Plants found at different elevations on a mountain differ due to adaptions to varying environmental conditions. The primary differences in environmental conditions can be attributed to three main factors - differences in temperature, light and atmospheric pressure across varying altitudes. As one climbs up a mountain, the temperature typically decreases, light intensity may vary, rainfall patterns may change, and atmospheric pressure decreases.
Plants adapt to these variable conditions in several ways. For instance, high altitude plants might develop adaptations to survive colder temperatures, stronger winds, and more intense UV radiation. They might have smaller leaves to reduce water loss, thicker cuticles to handle UV radiation, and can grow closer to ground to escape wind damage. On the other hand, plants at lower altitudes may have broader leaves to capture more sunlight, deeper roots systems to access water resources, and they can afford to invest more resources in growth, as opposed to survival mechanisms.

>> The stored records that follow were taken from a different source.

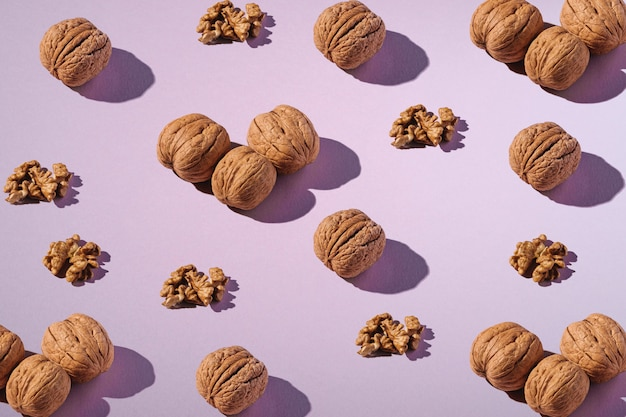 Walnuts with shell and peeled nuts in row composition, minimalist abstract design pattern, healthy food, angle view, purple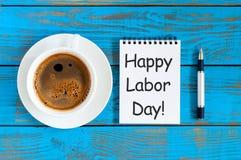 Lycklig arbets- dag - meddelande i notepad på den blåa lantliga tabellen med morgonkaffekoppen Labour dag som firas på Maj 1 Royaltyfria Bilder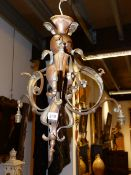 A LATE 19TH.C.WROUGHT BRASS CHANDELIER IN THE MANNER OF W A S BENSON.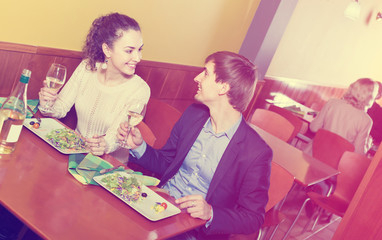 Young man and girl chatting as having date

Observed differences in plant species across altitudes can also suggest potential speciation events, where the separation of populations by altitude leads to the development of new species over time. A possible way to ascertain this would be to observe whether, when grown in the same environment, high-altitude plants respond to low altitude in the same way that low-altitude plants do, and vice versa. This could indicate whether the observable differences are primarily due to environmental factors or genetic variation.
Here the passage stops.